B.C. teacher suspended after relentlessly pursuing friendship with student

Credit to Author: Scott Brown| Date: Tue, 12 Nov 2019 23:51:56 +0000

A B.C. teacher has had her teacher’s licence suspended for two months and has been ordered to a complete on course on professional boundaries after engaging in inappropriate conduct with a high school student.

According to a B.C. Commissioner for Teacher Regulation ruling released Tuesday, Chelsea Dawn Cromarty, a teacher in the Fraser-Cascade school district, sought to continue a relationship with a graduating student after the student communicated they were not interested in a relationship with her.

Cromarty, who has been a teacher since 2011, began to communicate with the student last May in a series of Facebook and Instagram messages that were not school-related and grew increasingly personal.

In one incident during school hours, Cromarty disclosed personal information about herself, including details about her marriage, during a one-hour talk with the student in a separate room outside of class.

On June 19, Cromarty drove to the student’s home and took the student for a ride. During the drive, she expressed a desire to be friends with the student following graduation.

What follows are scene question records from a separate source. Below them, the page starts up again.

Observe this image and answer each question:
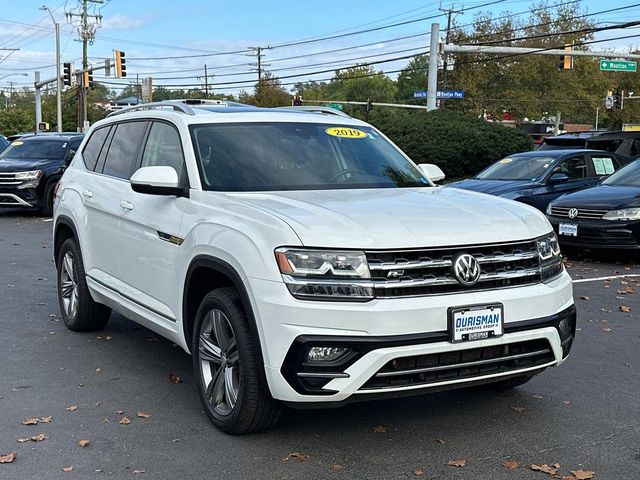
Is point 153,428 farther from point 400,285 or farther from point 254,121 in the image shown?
point 254,121

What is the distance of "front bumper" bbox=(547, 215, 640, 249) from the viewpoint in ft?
33.8

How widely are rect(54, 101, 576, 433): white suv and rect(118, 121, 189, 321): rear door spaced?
0.02 m

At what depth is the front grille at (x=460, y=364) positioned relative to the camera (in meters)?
3.84

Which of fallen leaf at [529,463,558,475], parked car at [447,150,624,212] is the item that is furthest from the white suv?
parked car at [447,150,624,212]

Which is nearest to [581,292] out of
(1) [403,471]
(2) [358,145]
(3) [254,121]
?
(2) [358,145]

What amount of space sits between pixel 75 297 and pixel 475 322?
3.94 metres

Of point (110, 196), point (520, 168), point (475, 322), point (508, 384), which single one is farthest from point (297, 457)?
point (520, 168)

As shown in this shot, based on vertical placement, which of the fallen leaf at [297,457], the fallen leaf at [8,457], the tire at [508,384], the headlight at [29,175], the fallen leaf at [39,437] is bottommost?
the fallen leaf at [297,457]

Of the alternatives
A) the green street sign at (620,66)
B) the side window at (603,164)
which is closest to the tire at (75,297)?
the side window at (603,164)

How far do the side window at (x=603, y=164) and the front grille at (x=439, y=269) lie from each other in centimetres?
1032

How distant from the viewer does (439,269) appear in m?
3.93

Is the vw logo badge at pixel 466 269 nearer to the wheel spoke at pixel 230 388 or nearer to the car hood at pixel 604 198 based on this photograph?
the wheel spoke at pixel 230 388

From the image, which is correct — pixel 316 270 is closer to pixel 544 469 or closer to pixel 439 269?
pixel 439 269

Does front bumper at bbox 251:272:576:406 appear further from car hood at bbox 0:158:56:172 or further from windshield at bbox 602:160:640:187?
car hood at bbox 0:158:56:172
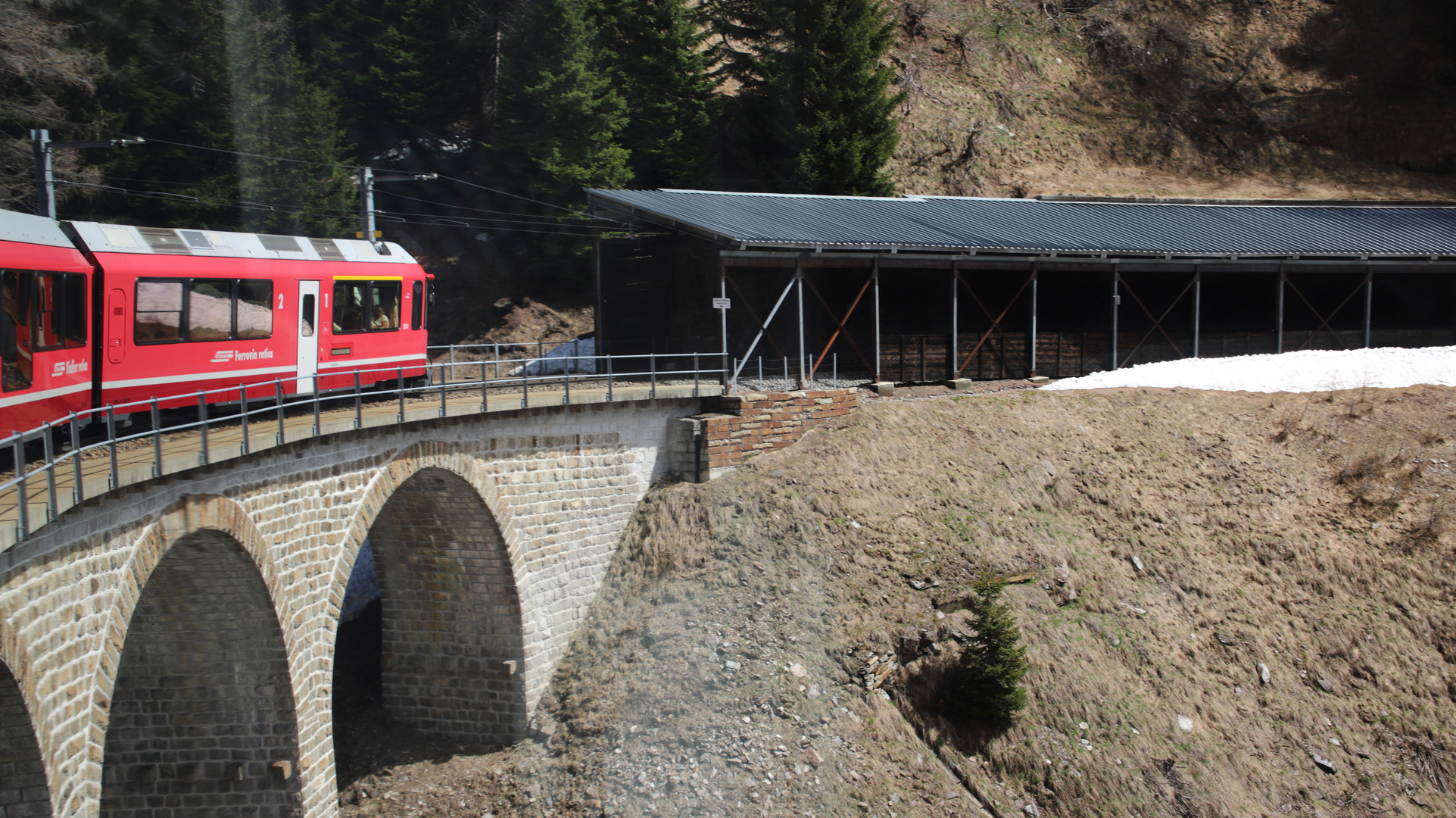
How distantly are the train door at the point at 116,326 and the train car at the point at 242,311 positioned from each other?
10mm

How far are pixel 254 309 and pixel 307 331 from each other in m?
1.16

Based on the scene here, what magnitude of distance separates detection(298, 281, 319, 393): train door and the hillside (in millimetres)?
→ 28390

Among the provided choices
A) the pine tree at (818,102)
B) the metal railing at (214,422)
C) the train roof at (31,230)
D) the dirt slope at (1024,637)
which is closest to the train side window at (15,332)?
the train roof at (31,230)

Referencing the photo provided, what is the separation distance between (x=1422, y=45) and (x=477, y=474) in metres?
52.2

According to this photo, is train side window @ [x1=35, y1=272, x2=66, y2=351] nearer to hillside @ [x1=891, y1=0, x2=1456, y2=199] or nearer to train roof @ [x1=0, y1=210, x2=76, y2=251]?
train roof @ [x1=0, y1=210, x2=76, y2=251]

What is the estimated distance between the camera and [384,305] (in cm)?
1847

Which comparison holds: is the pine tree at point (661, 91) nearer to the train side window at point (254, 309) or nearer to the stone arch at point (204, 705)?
the train side window at point (254, 309)

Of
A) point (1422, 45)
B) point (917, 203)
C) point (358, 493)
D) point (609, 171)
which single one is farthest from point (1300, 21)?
point (358, 493)

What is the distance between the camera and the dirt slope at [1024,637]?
15.1 m

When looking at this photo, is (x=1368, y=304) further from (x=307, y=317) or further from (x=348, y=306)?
(x=307, y=317)

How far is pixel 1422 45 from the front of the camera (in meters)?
48.1

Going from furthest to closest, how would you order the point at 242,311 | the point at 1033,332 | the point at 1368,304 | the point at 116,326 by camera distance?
the point at 1368,304 → the point at 1033,332 → the point at 242,311 → the point at 116,326

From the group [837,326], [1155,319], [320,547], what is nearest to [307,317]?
[320,547]

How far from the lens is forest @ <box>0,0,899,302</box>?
97.1ft
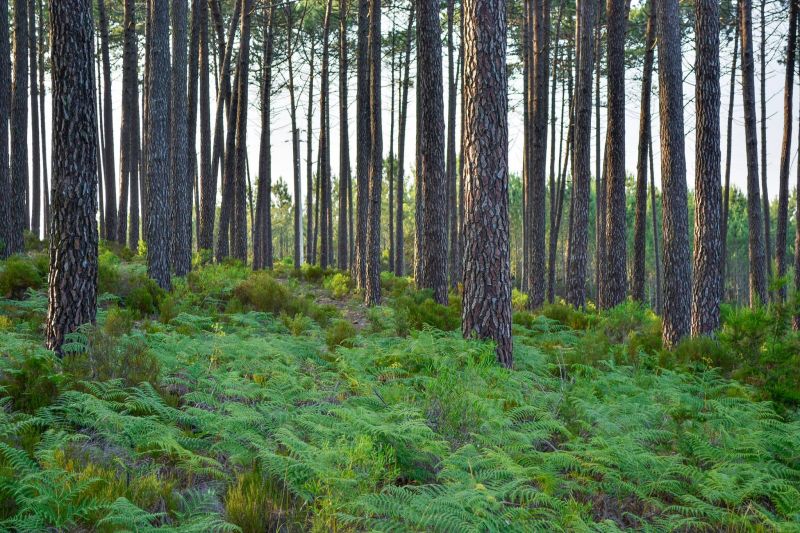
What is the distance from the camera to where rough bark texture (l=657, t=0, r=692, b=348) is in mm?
10055

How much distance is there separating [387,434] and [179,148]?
11237 mm

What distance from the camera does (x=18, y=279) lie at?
405 inches

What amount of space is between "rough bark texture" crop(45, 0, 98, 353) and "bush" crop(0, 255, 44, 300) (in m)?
4.58

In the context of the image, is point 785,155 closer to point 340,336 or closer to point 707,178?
point 707,178

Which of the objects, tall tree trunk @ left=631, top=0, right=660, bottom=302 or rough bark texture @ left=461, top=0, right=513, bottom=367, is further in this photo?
tall tree trunk @ left=631, top=0, right=660, bottom=302

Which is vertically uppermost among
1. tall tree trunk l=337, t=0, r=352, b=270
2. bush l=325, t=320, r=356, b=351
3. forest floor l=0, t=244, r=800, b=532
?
tall tree trunk l=337, t=0, r=352, b=270

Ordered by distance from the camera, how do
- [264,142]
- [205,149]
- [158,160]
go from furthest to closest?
[264,142]
[205,149]
[158,160]

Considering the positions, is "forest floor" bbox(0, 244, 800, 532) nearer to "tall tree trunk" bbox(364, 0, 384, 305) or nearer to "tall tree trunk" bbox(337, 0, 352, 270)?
"tall tree trunk" bbox(364, 0, 384, 305)

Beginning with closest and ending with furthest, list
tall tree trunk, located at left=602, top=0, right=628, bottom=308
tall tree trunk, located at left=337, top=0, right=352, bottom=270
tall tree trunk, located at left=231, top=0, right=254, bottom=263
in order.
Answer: tall tree trunk, located at left=602, top=0, right=628, bottom=308 → tall tree trunk, located at left=231, top=0, right=254, bottom=263 → tall tree trunk, located at left=337, top=0, right=352, bottom=270

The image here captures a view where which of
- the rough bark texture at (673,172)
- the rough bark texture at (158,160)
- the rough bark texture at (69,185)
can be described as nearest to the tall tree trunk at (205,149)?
the rough bark texture at (158,160)

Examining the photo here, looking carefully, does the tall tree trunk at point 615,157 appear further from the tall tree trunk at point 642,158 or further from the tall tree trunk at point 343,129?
the tall tree trunk at point 343,129

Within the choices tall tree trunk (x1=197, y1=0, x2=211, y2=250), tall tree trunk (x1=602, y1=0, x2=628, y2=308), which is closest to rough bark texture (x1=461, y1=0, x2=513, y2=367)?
tall tree trunk (x1=602, y1=0, x2=628, y2=308)

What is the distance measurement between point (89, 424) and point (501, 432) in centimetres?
316

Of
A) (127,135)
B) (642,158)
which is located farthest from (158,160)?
(642,158)
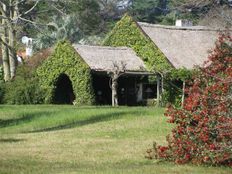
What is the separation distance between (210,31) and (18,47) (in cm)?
1384

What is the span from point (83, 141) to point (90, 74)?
62.0 feet

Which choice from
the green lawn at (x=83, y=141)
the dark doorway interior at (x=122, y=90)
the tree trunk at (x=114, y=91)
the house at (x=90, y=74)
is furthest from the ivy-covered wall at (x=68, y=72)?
the green lawn at (x=83, y=141)

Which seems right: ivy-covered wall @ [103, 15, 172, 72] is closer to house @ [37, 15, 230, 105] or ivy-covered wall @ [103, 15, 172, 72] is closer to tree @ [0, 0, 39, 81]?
house @ [37, 15, 230, 105]

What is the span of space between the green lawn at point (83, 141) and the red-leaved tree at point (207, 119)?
315 mm

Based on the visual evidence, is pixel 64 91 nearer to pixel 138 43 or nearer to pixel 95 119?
pixel 138 43

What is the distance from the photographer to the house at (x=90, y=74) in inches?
1470

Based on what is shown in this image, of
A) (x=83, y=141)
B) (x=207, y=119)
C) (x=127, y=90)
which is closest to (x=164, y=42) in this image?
(x=127, y=90)

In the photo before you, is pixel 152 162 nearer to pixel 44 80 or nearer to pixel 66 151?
pixel 66 151

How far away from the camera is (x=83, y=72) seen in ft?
122

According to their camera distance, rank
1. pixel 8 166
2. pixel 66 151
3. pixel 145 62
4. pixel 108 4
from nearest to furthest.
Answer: pixel 8 166 < pixel 66 151 < pixel 145 62 < pixel 108 4

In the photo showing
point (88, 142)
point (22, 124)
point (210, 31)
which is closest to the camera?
point (88, 142)

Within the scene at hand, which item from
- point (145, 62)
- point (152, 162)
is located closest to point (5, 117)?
point (152, 162)

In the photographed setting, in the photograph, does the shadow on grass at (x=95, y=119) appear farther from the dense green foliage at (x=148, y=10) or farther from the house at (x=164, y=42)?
the dense green foliage at (x=148, y=10)

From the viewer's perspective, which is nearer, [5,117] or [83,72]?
[5,117]
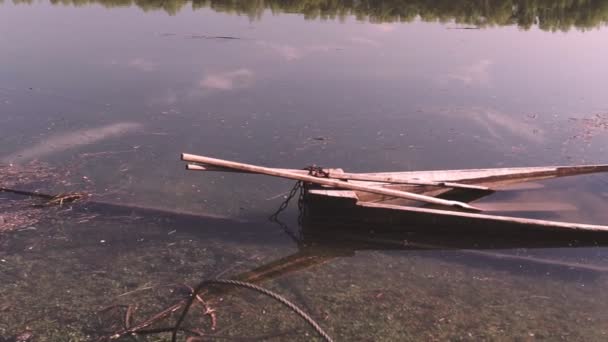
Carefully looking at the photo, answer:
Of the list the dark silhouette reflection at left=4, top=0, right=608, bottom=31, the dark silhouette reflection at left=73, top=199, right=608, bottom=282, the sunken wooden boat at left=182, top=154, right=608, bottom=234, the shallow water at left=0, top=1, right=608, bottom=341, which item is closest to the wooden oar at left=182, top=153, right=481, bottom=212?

According to the agreed statement of facts, the student felt uncomfortable with Cromarty’s attention and stopped responding to her texts.

A few weeks later, Cromarty called the student on the phone and said she felt sad and upset that the student didn’t want to be her friend.

During the call,  Cromarty was told again that the student did not want to be friends.

Cromarty later wrote the student a three-page letter which again expressed her desire for friendship and how she was going through a challenging time in her life.

A month later she sent the student a message stating she was “incredibly drunk” and “sad about the way things ended.” She sent a photo of herself with her tongue sticking out with mouse ears and whiskers drawn on her face and a heart on her nose.

Cromarty, who continued to look at the student’s Facebook page despite telling the student she would “delete/block” them, reached out to the student again in November with a personal message.

“I just wanted to check if things have changed,” she wrote. “I get the sense that here is no way for me to rectify my past actions.”

Cromarty was reprimanded by the school district last December and ordered to complete a boundaries workshop offered by the B.C. Teachers’ Federation.

Along with a two-month suspension for engaging in professional misconduct, the B.C. Commissioner for Teacher Regulation also ordered Cromarty to complete a second professional boundaries course through the Justice Institute of British Columbia.